Koordinator Divisi Pencegahan, Partisipasi Masyarakat, dan Hubungan Masyarakat Bawaslu Bali, Ketut Ariyani, menyampaikan bahwa kesenjangan pemahaman inilah yang menjadi perhatian serius Bawaslu saat ini.
“Banyak orang tahu kenapa mereka harus mencoblos. Tapi tidak semua orang paham kenapa proses sebelum pencoblosan juga harus diawasi. Kita tidak bisa bicara demokrasi yang sehat jika rakyat hanya terlibat pada hari H,” tegasnya, Senin (21/7/2025).
Ariyani menekankan bahwa seluruh tahapan pemilu, dari penyusunan daftar pemilih, pencalonan, masa kampanye, distribusi logistik, hingga penghitungan suara rentan terhadap pelanggaran jika tanpa partisipasi publik. Oleh karena itu, Bawaslu Bali tidak tinggal diam.
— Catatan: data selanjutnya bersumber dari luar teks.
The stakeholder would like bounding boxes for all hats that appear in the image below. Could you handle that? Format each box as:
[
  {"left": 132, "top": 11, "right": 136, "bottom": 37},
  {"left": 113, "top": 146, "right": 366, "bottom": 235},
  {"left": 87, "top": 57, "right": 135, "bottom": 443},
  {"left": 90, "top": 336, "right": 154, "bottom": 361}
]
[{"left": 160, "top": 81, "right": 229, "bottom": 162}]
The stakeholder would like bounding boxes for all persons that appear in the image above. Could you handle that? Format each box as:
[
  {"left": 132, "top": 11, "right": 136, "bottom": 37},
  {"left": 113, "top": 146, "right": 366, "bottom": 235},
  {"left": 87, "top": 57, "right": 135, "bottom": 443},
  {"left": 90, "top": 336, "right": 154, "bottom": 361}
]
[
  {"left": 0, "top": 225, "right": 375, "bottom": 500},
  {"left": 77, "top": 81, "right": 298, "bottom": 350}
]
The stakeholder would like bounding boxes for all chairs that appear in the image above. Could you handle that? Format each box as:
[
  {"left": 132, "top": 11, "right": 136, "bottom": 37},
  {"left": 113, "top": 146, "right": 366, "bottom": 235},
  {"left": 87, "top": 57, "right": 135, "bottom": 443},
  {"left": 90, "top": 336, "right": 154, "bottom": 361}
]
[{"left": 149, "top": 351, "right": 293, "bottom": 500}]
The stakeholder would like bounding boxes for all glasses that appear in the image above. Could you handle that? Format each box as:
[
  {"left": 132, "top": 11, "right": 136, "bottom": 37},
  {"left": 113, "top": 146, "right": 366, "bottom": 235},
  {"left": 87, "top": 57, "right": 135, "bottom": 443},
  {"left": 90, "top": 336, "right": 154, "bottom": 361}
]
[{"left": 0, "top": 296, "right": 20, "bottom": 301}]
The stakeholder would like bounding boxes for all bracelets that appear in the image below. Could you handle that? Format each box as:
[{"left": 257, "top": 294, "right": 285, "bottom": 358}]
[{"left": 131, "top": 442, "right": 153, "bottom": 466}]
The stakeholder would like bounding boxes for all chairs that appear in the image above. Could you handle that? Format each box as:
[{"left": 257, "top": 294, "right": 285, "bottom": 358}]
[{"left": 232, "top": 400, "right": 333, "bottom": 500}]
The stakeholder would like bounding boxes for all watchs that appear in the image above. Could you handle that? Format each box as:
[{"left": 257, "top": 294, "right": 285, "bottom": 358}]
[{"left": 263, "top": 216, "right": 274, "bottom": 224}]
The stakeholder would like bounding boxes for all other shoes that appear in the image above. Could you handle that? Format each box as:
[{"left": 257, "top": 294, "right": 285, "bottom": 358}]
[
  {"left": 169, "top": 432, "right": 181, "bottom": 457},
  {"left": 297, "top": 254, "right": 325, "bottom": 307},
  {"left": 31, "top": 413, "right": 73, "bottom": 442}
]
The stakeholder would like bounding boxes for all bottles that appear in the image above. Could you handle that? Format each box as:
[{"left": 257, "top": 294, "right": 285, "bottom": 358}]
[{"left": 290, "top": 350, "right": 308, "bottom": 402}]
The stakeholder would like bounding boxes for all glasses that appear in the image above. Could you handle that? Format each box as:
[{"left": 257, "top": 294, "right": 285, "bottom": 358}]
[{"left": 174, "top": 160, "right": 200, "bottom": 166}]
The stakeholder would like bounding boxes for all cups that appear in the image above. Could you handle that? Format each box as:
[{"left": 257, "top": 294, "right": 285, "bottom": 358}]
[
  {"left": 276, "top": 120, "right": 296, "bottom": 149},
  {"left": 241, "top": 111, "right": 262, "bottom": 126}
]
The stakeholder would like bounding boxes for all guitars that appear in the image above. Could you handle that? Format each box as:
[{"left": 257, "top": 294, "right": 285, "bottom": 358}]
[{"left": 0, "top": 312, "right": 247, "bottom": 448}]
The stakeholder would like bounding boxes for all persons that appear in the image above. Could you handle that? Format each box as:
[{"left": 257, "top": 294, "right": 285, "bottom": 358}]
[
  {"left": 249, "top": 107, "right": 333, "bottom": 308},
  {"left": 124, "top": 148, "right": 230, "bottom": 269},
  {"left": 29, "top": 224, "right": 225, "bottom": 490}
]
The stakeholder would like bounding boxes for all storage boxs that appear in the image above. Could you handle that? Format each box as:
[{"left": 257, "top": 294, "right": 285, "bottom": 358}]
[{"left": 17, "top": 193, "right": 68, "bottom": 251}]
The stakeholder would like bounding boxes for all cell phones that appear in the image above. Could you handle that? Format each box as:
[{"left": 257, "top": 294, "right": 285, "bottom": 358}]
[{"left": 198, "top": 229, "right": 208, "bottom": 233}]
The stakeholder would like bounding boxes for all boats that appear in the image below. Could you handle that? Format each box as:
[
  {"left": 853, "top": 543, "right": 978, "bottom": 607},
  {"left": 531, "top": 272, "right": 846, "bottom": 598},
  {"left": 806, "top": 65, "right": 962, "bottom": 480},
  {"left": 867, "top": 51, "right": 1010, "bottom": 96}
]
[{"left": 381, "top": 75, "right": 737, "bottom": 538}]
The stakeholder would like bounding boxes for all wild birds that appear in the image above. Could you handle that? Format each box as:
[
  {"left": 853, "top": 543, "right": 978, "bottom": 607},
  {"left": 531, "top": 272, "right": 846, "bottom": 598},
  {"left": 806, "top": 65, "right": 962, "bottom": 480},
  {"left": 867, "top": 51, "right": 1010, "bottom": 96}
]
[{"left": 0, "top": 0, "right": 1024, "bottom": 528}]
Untuk menjawab tantangan tersebut, Bawaslu Bali telah menginisiasi sejumlah langkah strategis:
Pendidikan Pengawas Partisipatif: Melalui forum warga, diskusi kampus, dan kolaborasi dengan komunitas lokal, Bawaslu Bali mengembangkan pendekatan edukatif untuk meningkatkan literasi pengawasan di kalangan masyarakat akar rumput.
Sosialisasi Kritis di Luar Musim Pemilu: Melalui media sosial, konten kreatif, dan kampanye daring, Bawaslu Bali memanfaatkan masa jeda tahapan elektoral untuk menanamkan pemahaman bahwa pengawasan adalah kerja kolektif dan tak kenal musim.
Kolaborasi Antar Lembaga dan Institusi Pendidikan: Penguatan jejaring kerja dengan lembaga pemerintah, perguruan tinggi, dan organisasi masyarakat sipil menjadi bagian dari strategi Bawaslu dalam memperluas jangkauan pengawasan berbasis nilai dan pengetahuan.
“Jika apatisme berkembang di publik maka itu tugas penyelenggara dalam mengantisipasi, kami di Bawaslu telah menyun strategi antisipasinya," pungkas Ariyani pasca pelaksanaan Apel pagi.